» **Your task**
In the letter to Millicent, what does the writer name as their ideal writing environment?

Drilling Down

Dear Millicent,

The fall, with it’s famous bouquet of freshly sharpened pencils, must sound the alarms of kick-in-the-pants nationwide. As you suggest National Novel Writing Month (I get head-achey at the acronym), I am also considering another internet regimen: Apartment Therapy’s Fall Cure.  The two are connected, and I’m very much considering joining you in the great novelwrite, and wonder if maybe we can create an overwhelming hybrid of sorts?

In your last post on Whip It, you asked about the ideal writing environment.  My honest answer is my sophmore dorm room, which was  the size of a cubby hole, and when I tipped my chair back, my head could rest on the opposite wall.  As I hopefully won’t be moving back into a u shaped space that held a twin bed, mini fridge and desk, I should probably re-adapt and get another program going.  As a mutual professor of ours recently mentioned, “space matters.”  I believe this to be true in the same way that teacups and good pens are pleasing; they can bring delight into the undercurrent, thus happily infecting everything.

» **The data**
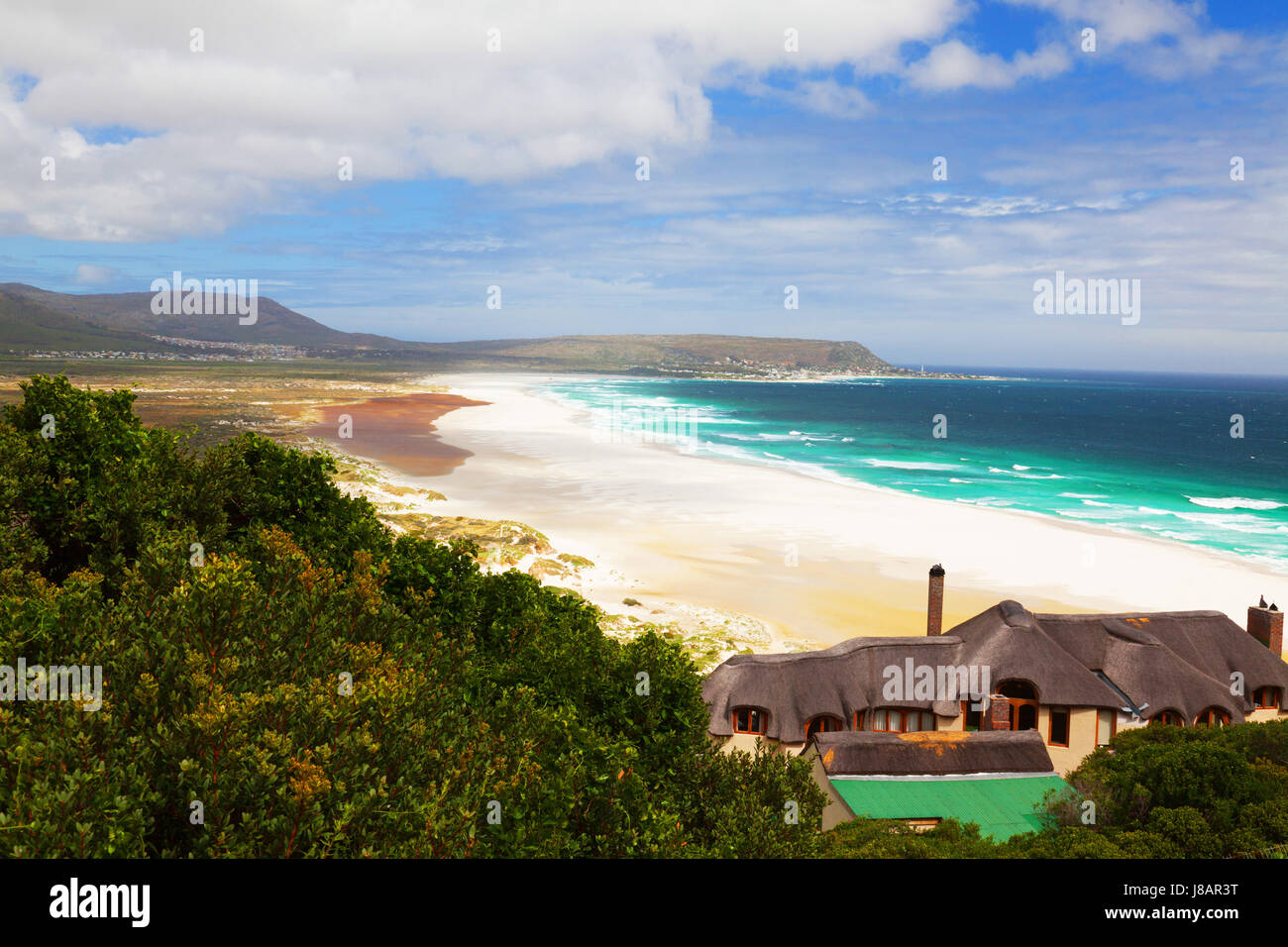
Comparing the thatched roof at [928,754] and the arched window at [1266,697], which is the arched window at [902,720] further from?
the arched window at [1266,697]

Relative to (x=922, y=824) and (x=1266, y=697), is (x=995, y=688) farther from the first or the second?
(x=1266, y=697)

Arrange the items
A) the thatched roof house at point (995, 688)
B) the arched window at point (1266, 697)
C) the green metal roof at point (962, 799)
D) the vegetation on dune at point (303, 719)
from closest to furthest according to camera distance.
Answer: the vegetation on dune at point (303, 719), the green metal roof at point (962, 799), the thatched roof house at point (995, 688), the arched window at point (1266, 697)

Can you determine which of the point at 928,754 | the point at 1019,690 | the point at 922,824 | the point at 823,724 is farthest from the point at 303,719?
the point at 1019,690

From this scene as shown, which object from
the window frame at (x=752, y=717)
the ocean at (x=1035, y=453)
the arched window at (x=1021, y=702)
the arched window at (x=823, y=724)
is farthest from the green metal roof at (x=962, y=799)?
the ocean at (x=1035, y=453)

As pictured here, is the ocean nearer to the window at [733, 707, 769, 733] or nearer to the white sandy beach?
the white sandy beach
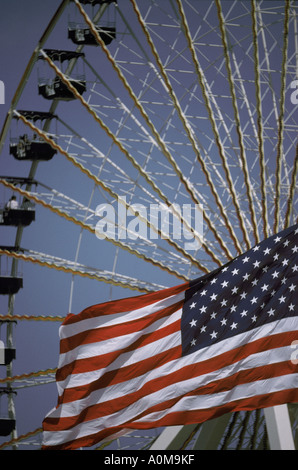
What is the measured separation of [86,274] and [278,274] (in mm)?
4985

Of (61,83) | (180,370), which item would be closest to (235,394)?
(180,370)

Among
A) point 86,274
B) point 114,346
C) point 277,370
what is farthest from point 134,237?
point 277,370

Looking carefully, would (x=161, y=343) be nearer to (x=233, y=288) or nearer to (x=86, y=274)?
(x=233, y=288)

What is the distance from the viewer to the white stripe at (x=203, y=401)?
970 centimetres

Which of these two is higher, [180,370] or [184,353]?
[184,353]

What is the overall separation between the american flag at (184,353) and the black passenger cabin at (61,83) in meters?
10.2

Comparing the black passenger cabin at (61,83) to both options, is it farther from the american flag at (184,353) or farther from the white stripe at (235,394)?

...

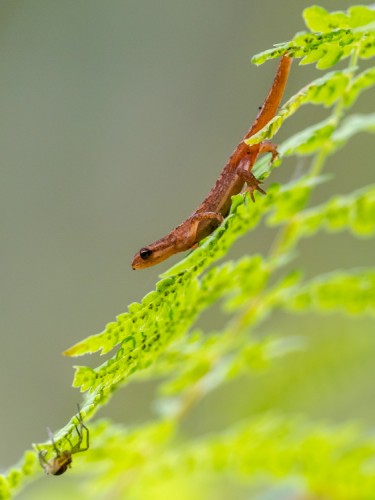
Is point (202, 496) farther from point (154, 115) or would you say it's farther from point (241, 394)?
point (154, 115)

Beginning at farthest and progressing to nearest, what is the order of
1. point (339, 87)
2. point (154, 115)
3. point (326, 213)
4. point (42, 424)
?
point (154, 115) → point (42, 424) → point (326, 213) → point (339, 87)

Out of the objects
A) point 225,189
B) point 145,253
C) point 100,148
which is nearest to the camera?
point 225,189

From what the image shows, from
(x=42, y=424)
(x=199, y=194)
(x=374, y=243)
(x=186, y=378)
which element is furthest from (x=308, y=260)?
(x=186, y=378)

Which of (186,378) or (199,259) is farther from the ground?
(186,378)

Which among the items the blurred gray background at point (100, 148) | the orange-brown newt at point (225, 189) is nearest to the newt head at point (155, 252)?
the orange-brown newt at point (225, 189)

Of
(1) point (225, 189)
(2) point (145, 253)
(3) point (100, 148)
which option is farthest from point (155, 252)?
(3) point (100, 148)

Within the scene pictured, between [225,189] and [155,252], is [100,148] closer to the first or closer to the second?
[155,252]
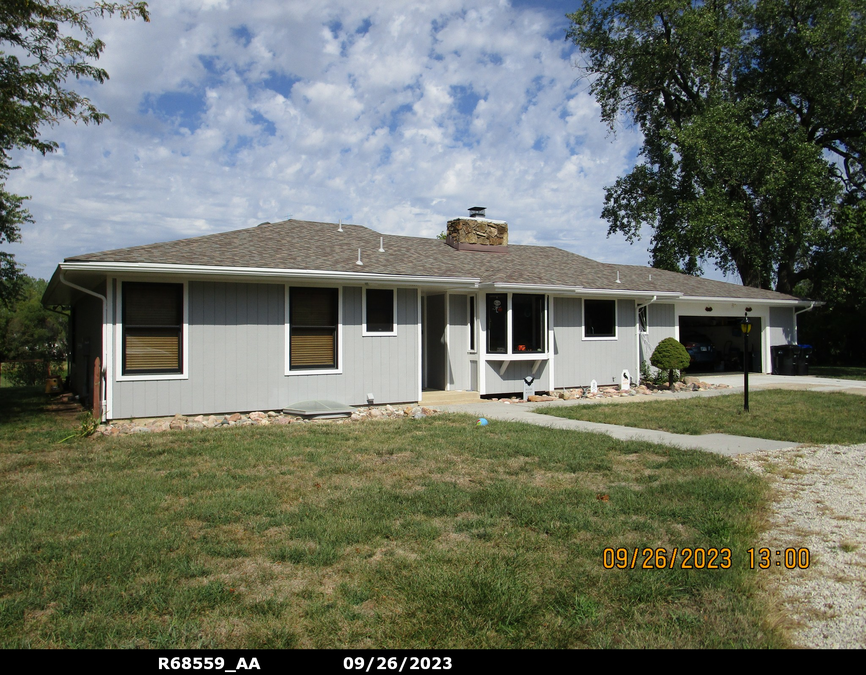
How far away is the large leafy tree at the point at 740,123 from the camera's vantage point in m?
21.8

» **Answer below**
Their sophomore dorm room, which was the size of a cubby hole.